PrintSi vous êtes passés sur la rue St-François récemment, vous avez certainement remarqué que la vieille partie de l’usine Shermag, était dans un tel état de décrépitude que les propriétaires de la bâtisse ont dû procéder rapidement à sa démolition.

Salle Vachon 1939
Salle Vachon en 1939

L’histoire de l’usine remonte en 1939, année où les autorités locales décidèrent de construire une salle municipale pour accommoder la population du village. La construction de l’édifice fut confiée à M. Albert Côté, un entrepreneur bien connu de Disraeli. Le conseil fit appel au député provincial du comté de Wolfe, M. Henri Vachon pour l’aider à financer sa construction.
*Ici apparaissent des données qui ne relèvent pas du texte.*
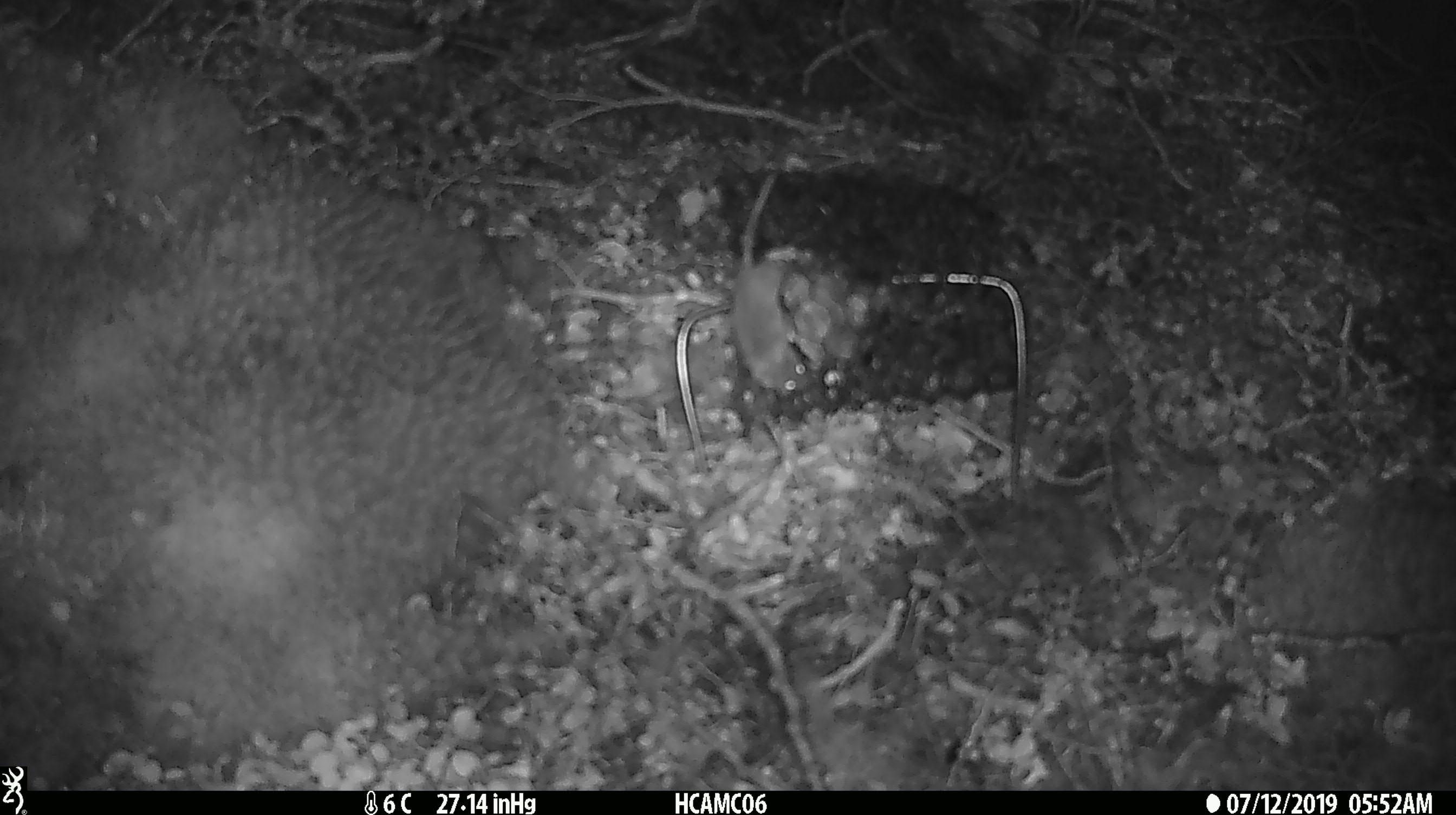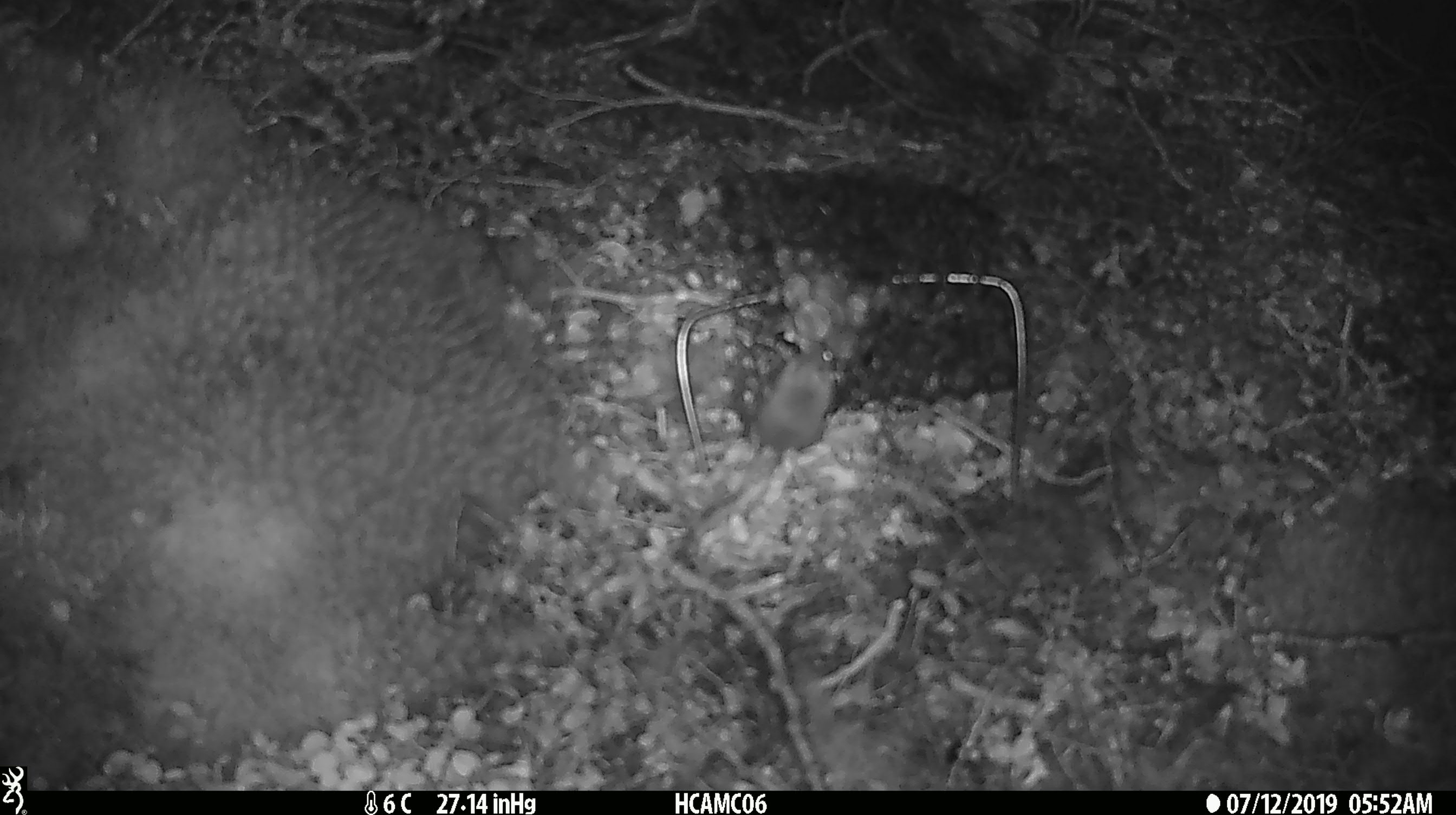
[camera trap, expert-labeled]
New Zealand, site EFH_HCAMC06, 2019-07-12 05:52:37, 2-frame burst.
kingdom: Animalia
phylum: Chordata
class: Mammalia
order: Rodentia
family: Muridae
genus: Mus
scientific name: Mus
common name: mouse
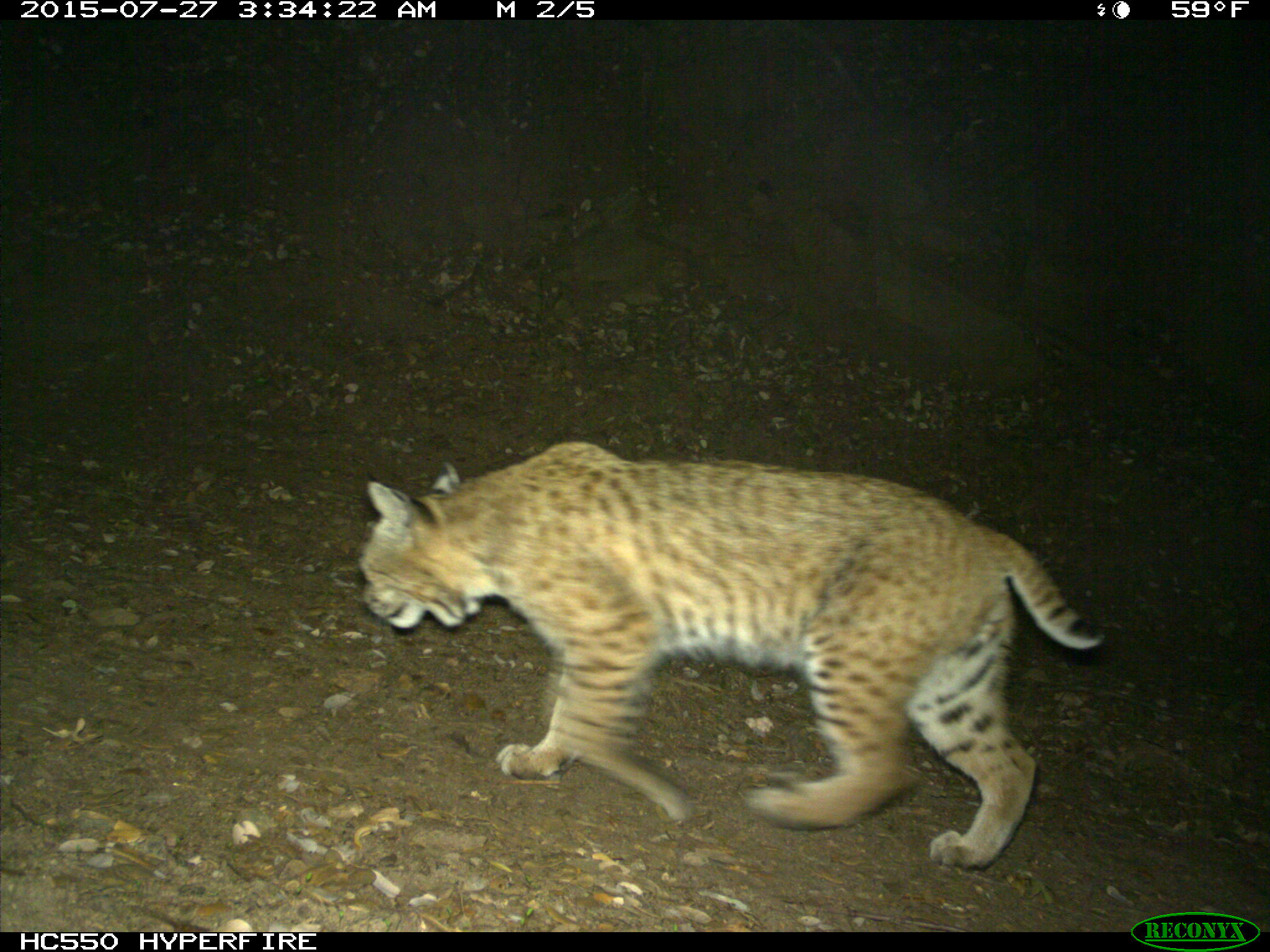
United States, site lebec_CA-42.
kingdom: Animalia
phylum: Chordata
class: Mammalia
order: Carnivora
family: Felidae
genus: Lynx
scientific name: Lynx rufus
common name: bobcat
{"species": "Lynx rufus (bobcat)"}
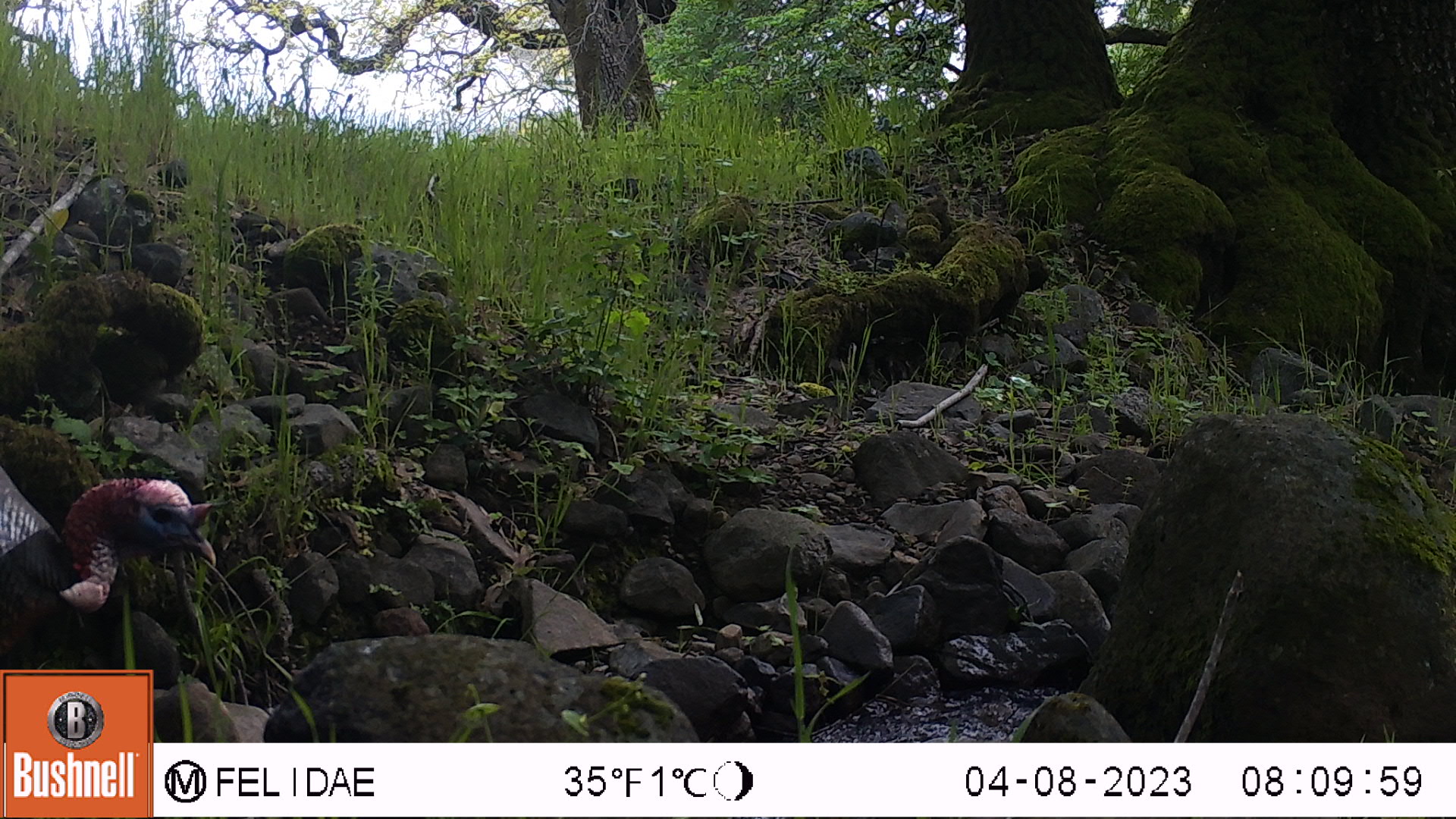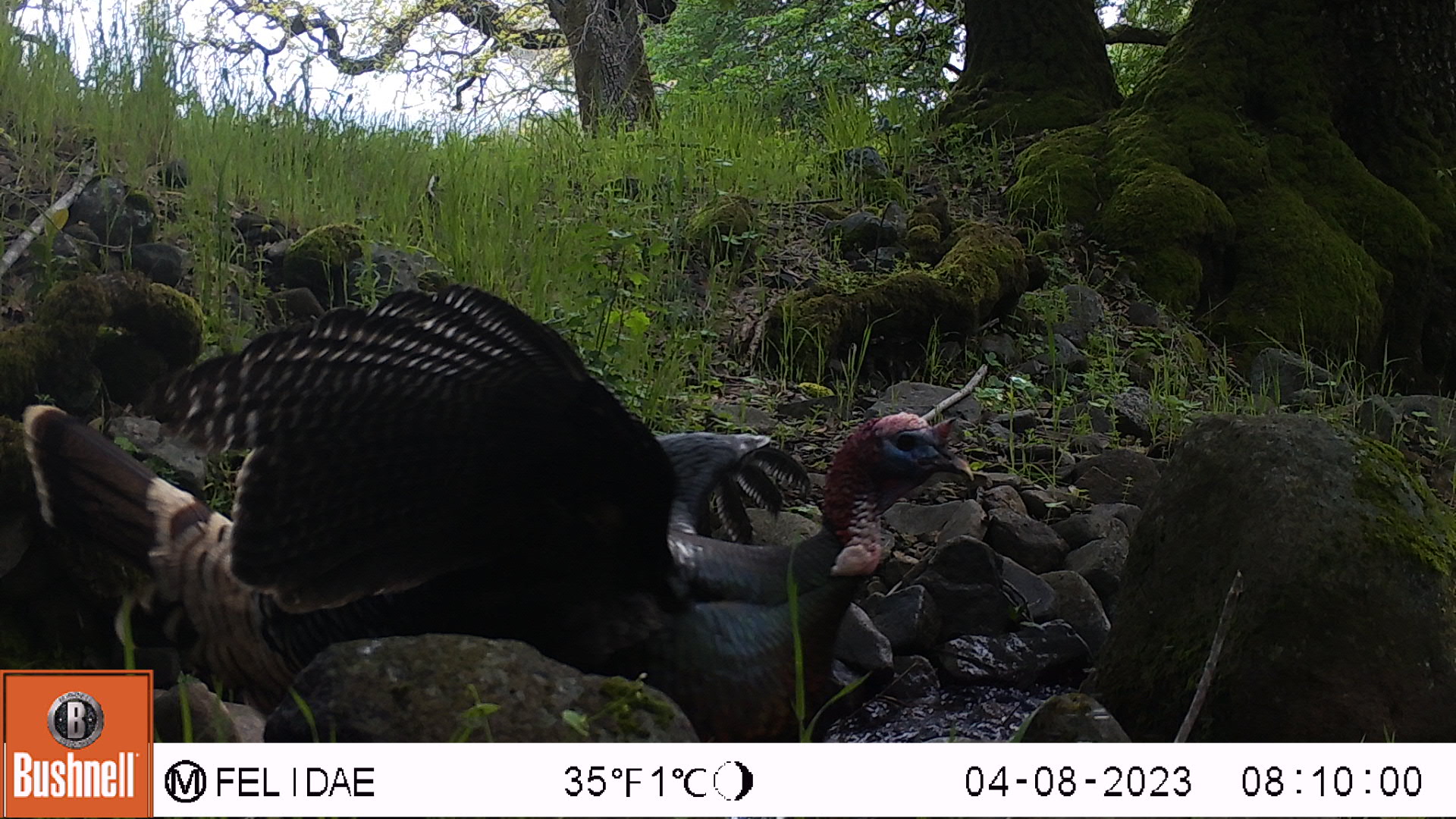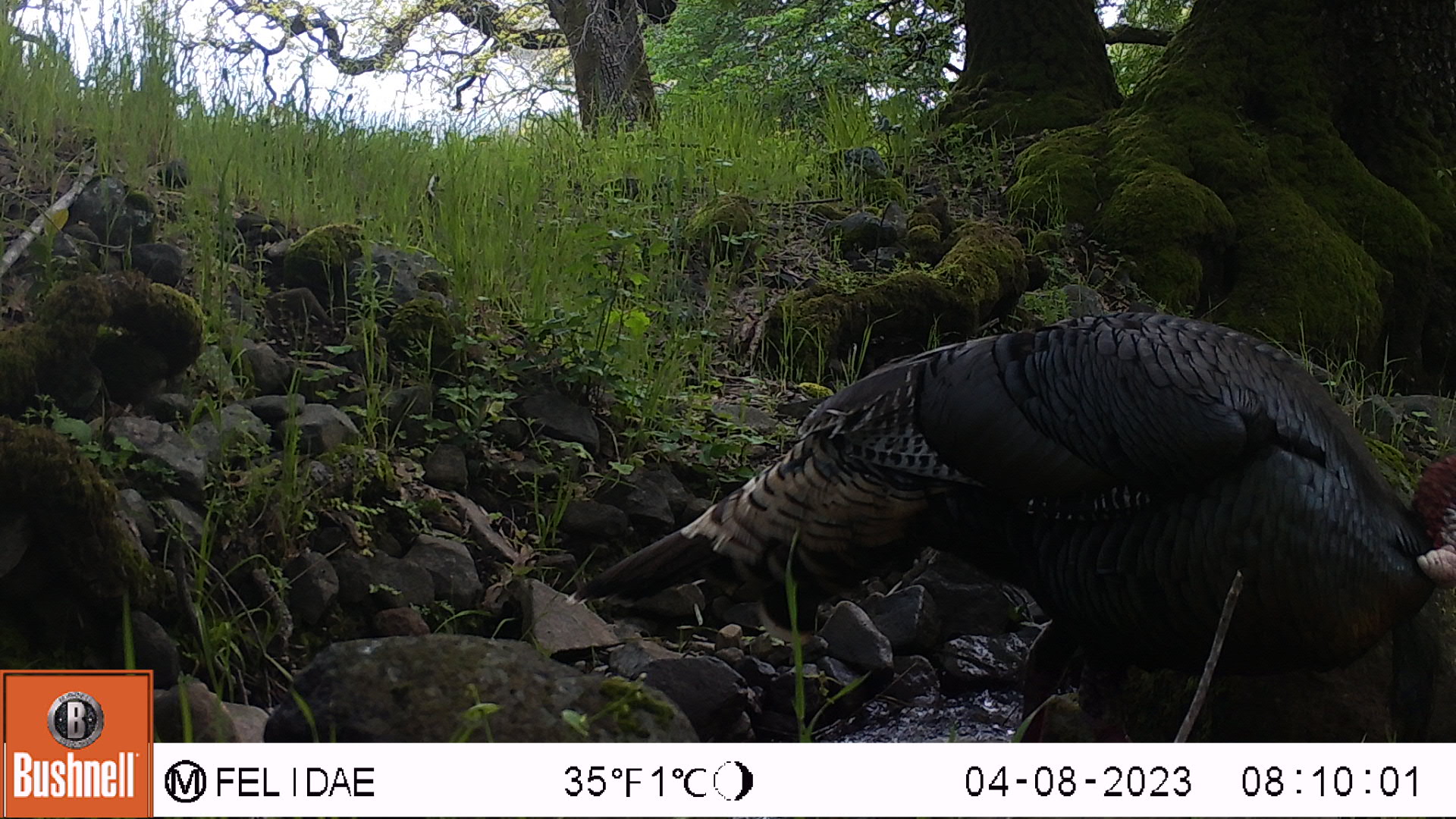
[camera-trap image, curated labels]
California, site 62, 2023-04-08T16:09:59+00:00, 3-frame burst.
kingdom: Animalia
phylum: Chordata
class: Aves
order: Galliformes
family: Phasianidae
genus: Meleagris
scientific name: Meleagris gallopavo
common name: turkey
Turkey (Meleagris gallopavo).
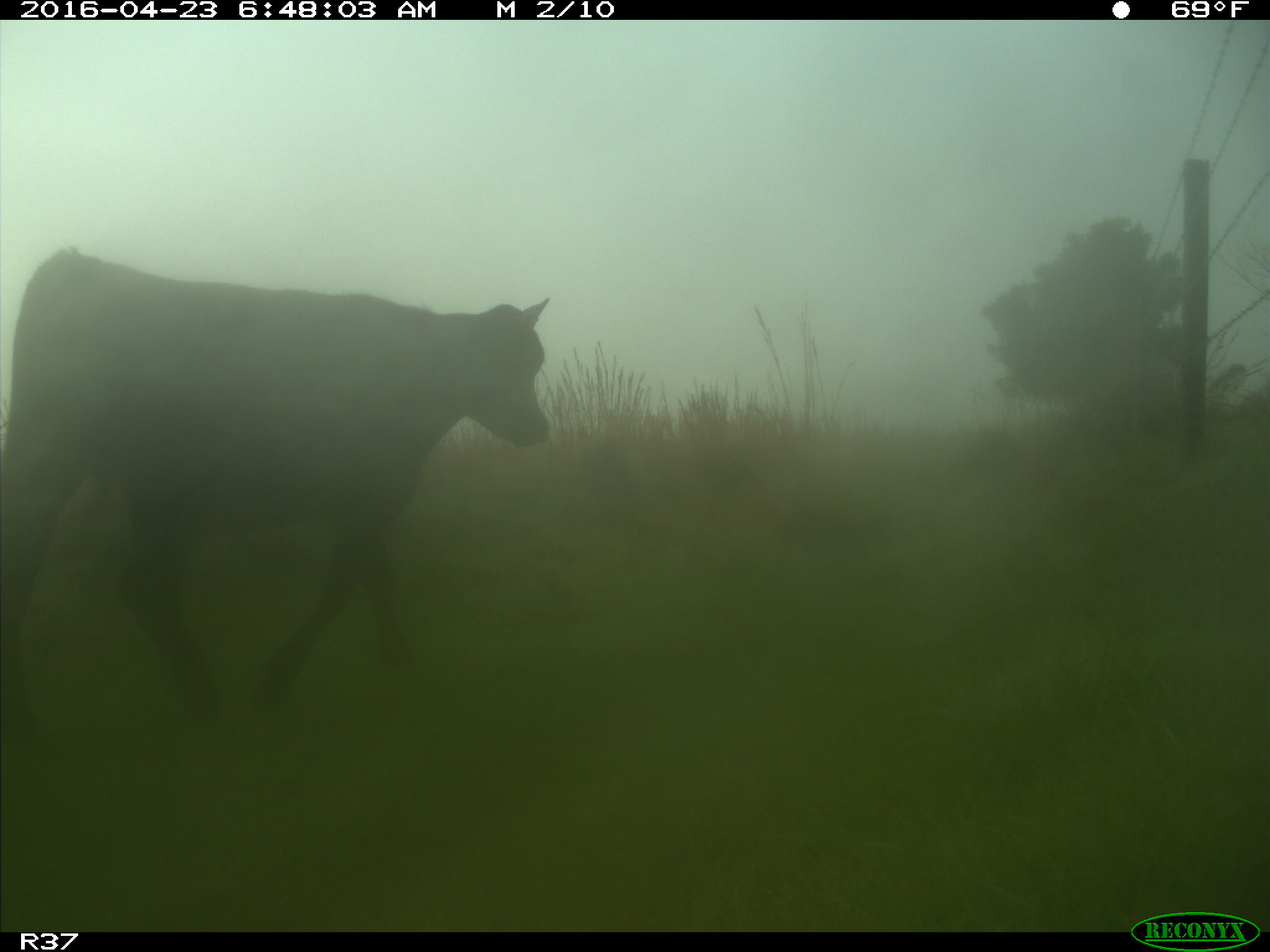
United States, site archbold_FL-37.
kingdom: Animalia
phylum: Chordata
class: Mammalia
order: Artiodactyla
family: Bovidae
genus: Bos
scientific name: Bos taurus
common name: domestic cow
Celui-ci, s’étant servi de son influence auprès du premier-ministre Maurice Duplessis, a obtenu du gouvernement provincial une subvention équivalent à la totalité du prix de la bâtisse. C’est la raison qui explique pourquoi on a donné le nom de « Salle Vachon » à la nouvelle salle, qui était appelée au départ « Salle St-François »

En 1944, une offre d’achat de la salle par un industriel venant de Victoriaville, M. Émile Gosselin, fut soumise au conseil municipal. M. Gosselin voulait en faire une manufacture de meubles. Par voie de référendum, les propriétaires de Disraeli furent appelés à se prononcer sur l’avenir de leur salle. Le résultat fut le suivant : pour la vente 197 votants, contre 8 votants. La salle Vachon devint donc une usine de meubles appelée « Le Meuble de Disraeli Ltée – Disraeli Furniture Ltd.» En 1950, la famille Beaudoin acheta l’usine qu’elle revendit, deux ans plus tard, à Marius Ouellet, un homme d’affaires de Daveluyville. Le nouveau propriétaire nomma sa manufacture « Meubles Marius Ouellet Ltée. ». L’usine fut alors agrandie, modernisée et connut un rayonnement national. Elle devint, par la suite, propriété étrangère « Les Meubles Radisson » pour enfin être achetée, en 1982, par la Compagnie Shermag qui lui ouvrit tout le marché nord-américain. A une certaine époque, la compagnie donna de l’emploi à plus de 250 personnes. C’était de loin le plus important employeur du secteur.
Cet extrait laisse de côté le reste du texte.